Ciò non significa che cercano attenzione con il loro comportamento. Abbiamo già commentato che cercano di nascondere il loro comportamento. Significa che ricevendo attenzione (e con essa affetto), il comportamento autolesionistico può essere rinforzato.
Suggerimenti per familiari e amici
-Non reagire con paura, rabbia o rimproveri . Queste persone hanno bisogno di comprensione e accettazione, non il contrario.
-Conversare con la persona colpita sull'autolesionismo senza rabbia e con grande rispetto. Ti aiuterà a verbalizzare le tue emozioni entro i tuoi mezzi.
-Quando parli con la persona interessata dell'autolesionismo, fallo apertamente , ma senza imporre la conversazione. Sono loro che devono “dare il loro consenso” e non si sentono obbligati a nulla.
-Non ignorare il comportamento o minimizzarlo , è importante che le persone colpite sappiano che meritano attenzione.
-Fagli sapere che vuoi aiutare e che ci sarai quando lui o lei ne avrà bisogno. Offre vicinanza fisica senza costringerla.

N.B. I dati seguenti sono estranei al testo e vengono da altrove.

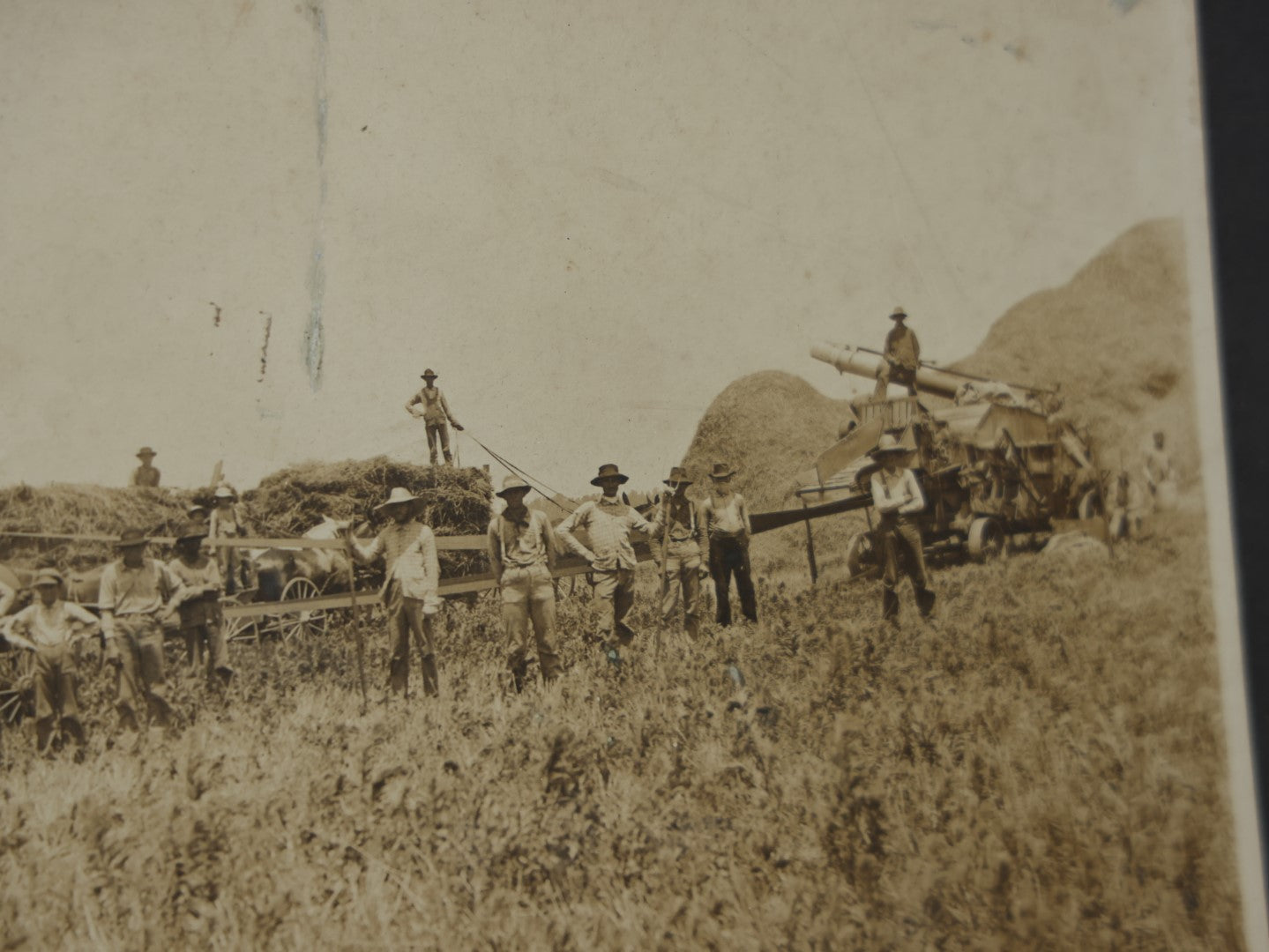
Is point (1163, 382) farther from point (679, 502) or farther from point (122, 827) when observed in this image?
point (122, 827)

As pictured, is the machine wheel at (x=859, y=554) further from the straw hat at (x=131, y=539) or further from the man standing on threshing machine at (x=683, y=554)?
the straw hat at (x=131, y=539)

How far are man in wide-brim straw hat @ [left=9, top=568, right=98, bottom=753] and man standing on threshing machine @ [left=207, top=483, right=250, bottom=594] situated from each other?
853mm

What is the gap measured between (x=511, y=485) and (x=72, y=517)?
228cm

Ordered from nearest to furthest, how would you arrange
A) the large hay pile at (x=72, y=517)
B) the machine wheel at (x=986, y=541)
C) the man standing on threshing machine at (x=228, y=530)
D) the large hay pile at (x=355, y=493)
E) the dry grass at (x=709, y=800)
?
the dry grass at (x=709, y=800) → the large hay pile at (x=72, y=517) → the man standing on threshing machine at (x=228, y=530) → the large hay pile at (x=355, y=493) → the machine wheel at (x=986, y=541)

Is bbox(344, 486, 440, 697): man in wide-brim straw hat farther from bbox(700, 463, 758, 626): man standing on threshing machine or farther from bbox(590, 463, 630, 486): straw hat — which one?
bbox(700, 463, 758, 626): man standing on threshing machine

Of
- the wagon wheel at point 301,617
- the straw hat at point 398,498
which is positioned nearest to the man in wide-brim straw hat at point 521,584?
the straw hat at point 398,498

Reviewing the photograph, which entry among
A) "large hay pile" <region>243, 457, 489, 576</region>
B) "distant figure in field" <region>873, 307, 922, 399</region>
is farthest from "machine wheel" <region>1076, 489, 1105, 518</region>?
"large hay pile" <region>243, 457, 489, 576</region>

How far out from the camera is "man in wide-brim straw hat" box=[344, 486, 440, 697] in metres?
5.19

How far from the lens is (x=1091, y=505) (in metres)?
5.36

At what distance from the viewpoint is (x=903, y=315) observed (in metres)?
5.41

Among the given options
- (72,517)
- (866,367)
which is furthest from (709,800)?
(72,517)

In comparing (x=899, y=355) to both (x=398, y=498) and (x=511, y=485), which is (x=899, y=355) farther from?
(x=398, y=498)

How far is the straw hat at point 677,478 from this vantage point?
18.3 feet

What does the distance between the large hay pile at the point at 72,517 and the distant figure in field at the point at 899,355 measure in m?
4.29
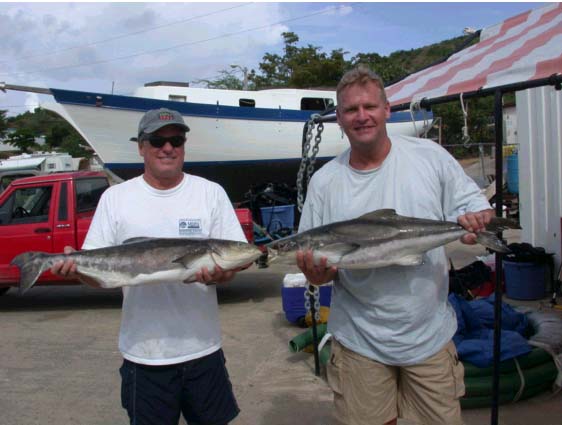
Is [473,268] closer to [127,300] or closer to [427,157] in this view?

-Non esprimere divieti , punizioni o ultimatum. Farai solo peggiorare la situazione.
-Essere interessato alle preoccupazioni e ai bisogni che portano la persona interessata a mettere in pratica comportamenti autolesionistici.
-Fornire materiale per curare le ferite e fasciarle . Se necessario, aiutalo a curarli e disinfettarli e, nei casi gravi, portare la persona colpita dal medico.
-Aiutala a sapere come dare affetto e amore a se stessa . Stranamente, questa persona non ha imparato ad amare e coccolarsi.
-Non chiedergli cosa puoi fare . Queste persone non sanno davvero di cosa hanno bisogno. Meglio chiedere loro se puoi fare "questo" e diranno sì o no.
-La confisca di oggetti appuntiti è inutile e alimenterai solo la loro creatività per continuare a farlo.
-È importante andare in terapia . Per quanto possibile, senza forzare nulla e sempre con amore e rispetto, è molto importante che il tuo familiare o amico capisca che dovrebbero ricevere una terapia psicologica, che li aiuterà a capire meglio se stessi e che si sentiranno poco a poco meglio. Se è riluttante, non dovresti continuare a insistere, ma dovresti riprovare le occasioni che sono necessarie in seguito.
Riferimenti
- Hawton, K., Hall, S., Simkin, S., Bale, L., Bond, A., Codd, S., Stewart, A. (2003). Autolesionismo deliberato negli adolescenti: uno studio delle caratteristiche e delle tendenze a Oxford, 1990-2000. Journal of Child Psychology and Psychiatry, 44 (8), 1191-1198.